Microsoft Word - AGM Form of Proxy v2 14.10.24.doc

FORM OF PROXY

SEVENTH ANNUAL GENERAL MEETING

OF GREENKO GROUP PLC (THE "COMPANY")

I/we, the undersigned, being a member(s) of the Company

Name(s) in Full

……………………………………………………………………………………… (BLOCK LETTERS PLEASE)

hereby appoint the Chairman of the Meeting

or Name of Proxy Number of shares proxy is appointed over

as my/our proxy (see note 3) for the purposes of considering and, if thought fit, to vote for me/us on my/our behalf at the Annual General Meeting of the Company to be held on Friday, 24th October 2014, at 12h00 (BST), and at any adjournment thereof, in the following manner: Resolutions: FOR* AGAINST* WITHHELD *

1. The ordinary resolution to receive, consider and adopt the Annual Report and Accounts for the year ended 31st March 2014 together with the reports of the Directors and Auditor and any other documentation required to be annexed to the financial statements.
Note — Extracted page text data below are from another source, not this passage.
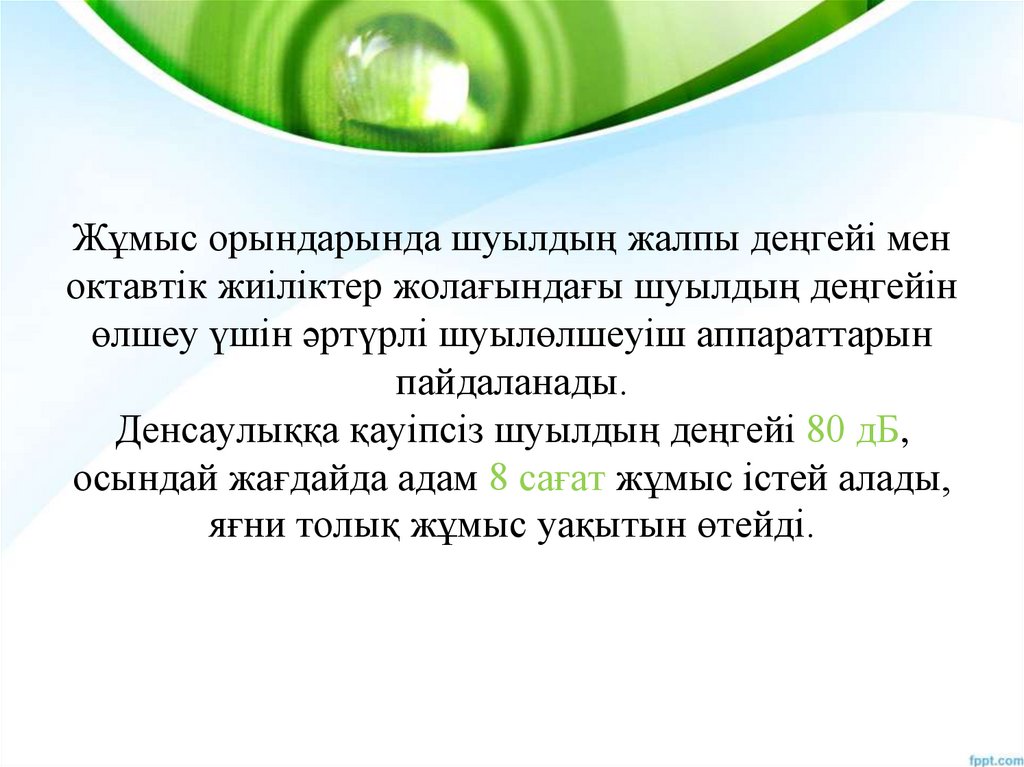 Жұмыс орындарында шуылдың жалпы деңгейі мен октавтік жиіліктер жолағындағы шуылдың деңгейін өлшеу үшін әртүрлі шуылөлшеуіш аппараттарын пайдаланады.
Денсаулыққа қауіпсіз шуылдың деңгейі 80 дБ, осындай жағдайда адам 8 сағат жұмыс істей алады, яғни толық жұмыс уақытын өтейді.

fppt.com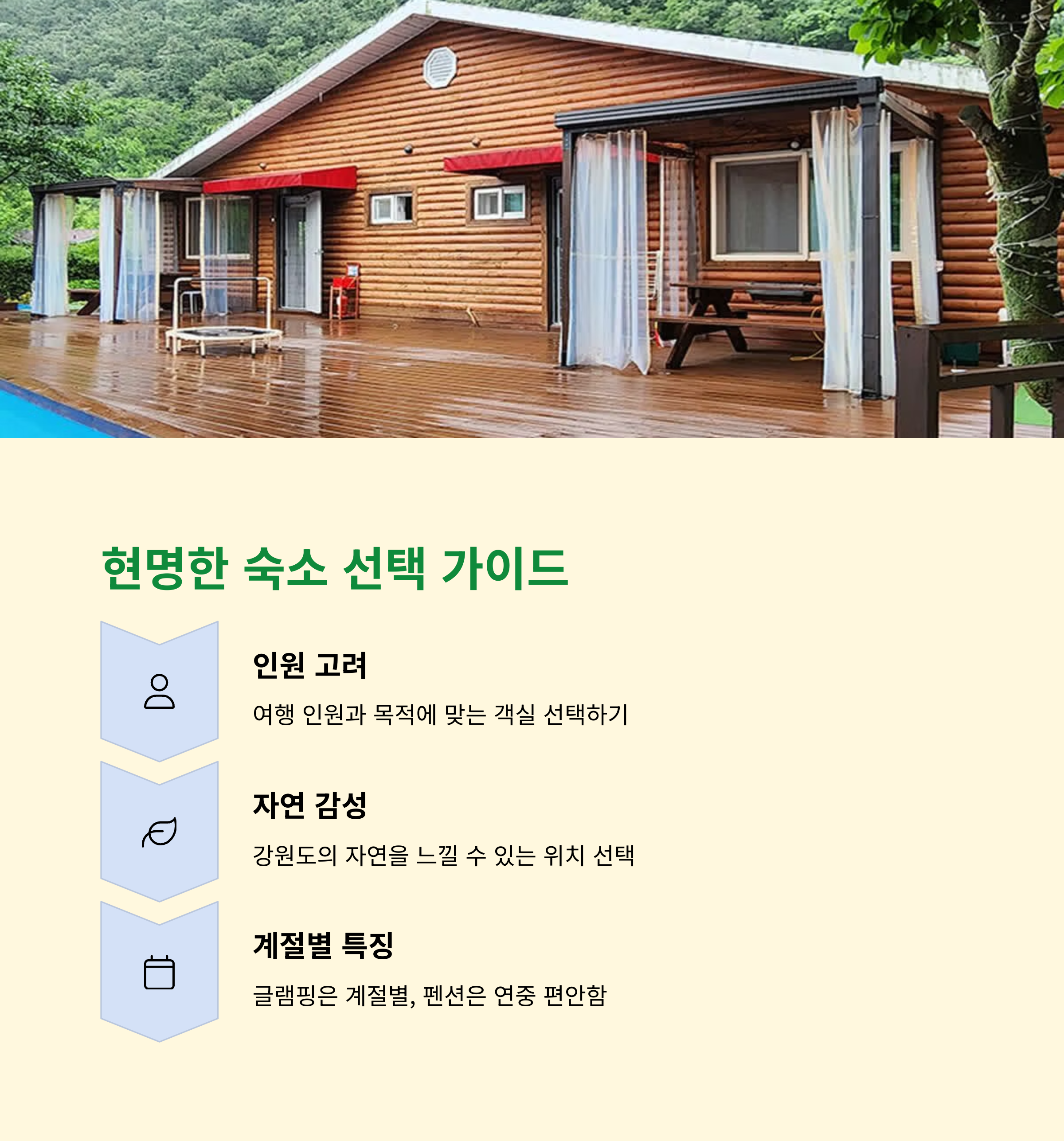 현명한 숙소 선택 가이드

인원 고려

여행 인원과 목적에 맞는 객실 선택하기

자연 감성

강원도의 자연을 느낄 수 있는 위치 선택

계절별 특징

글램핑은 계절별, 펜션은 연중 편안함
2. The ordinary resolution to re-elect Mr Hari Kiran Vadlamani as a

Director of the Company.

3. The ordinary resolution to re-elect Ms Vinodka Murria as a Director of the Company.

4. The ordinary resolution to re-appoint Grant Thornton as Auditor and to authorise the Directors to determine their remuneration.

5. The special resolution to authorise the Directors to make market purchases of the Company's Ordinary Shares.

6. The special resolution to authorise the Directors to allot up to

15,576,160 Ordinary Shares (10% of the Existing Issued Share Capital of the Company) for cash as if the pre-emption provisions contained in Article 5 of the Articles of Association of the Company did not apply to any such allotments

*Please indicate by marking 'X' in the appropriate space how you wish your vote to be cast

As WITNESS my/our hands this …………….….………………..day of ……….………………………2014

Signature ………………………………………………………………………………………………………

NOTES:
1. If this form is returned without any indication as to how the person appointed as proxy shall vote, he or she will exercise his or her discretion as to how he or she votes or whether he or she abstains from voting.
2. This form of proxy, duly signed, and any power of attorney or other authority (if any) under which it is executed, or a copy of such authority certified notarially, must be deposited by personal delivery, post or facsimile transmission at
the offices of IQE Limited, Top Floor, 14 Athol Street, Douglas, Isle of Man, IM1 1JA no less than 48 hours before the time fixed for holding the meeting or an adjourned meeting and an instrument of proxy not deposited, delivered or received in a manner so permitted shall be invalid.
3. A member may appoint a proxy of his or her own choice by deleting the reference to the Chairman and inserting
the name of his or her proxy in the space provided. A proxy need not be a member of the Company but must attend the meeting in person to represent the member. If the box next to the proxy holder's name is left blank, your proxy will be deemed to be authorised in respect of all your shares.
4. A corporation should complete this form under its common seal or under the hand of a duly authorised officer or
attorney.
5. If two or more persons are joint holders of a share, then in voting on any question the vote of the senior who tenders a vote, whether in person or by proxy, shall be accepted to the exclusion of the votes of the other joint holders. For this purpose seniority shall be determined by the order in which the names of the holders stand in
the Register.
6. A vote withheld is not a vote in law and will not be counted in the calculation of the proportion of the votes for and against the resolution.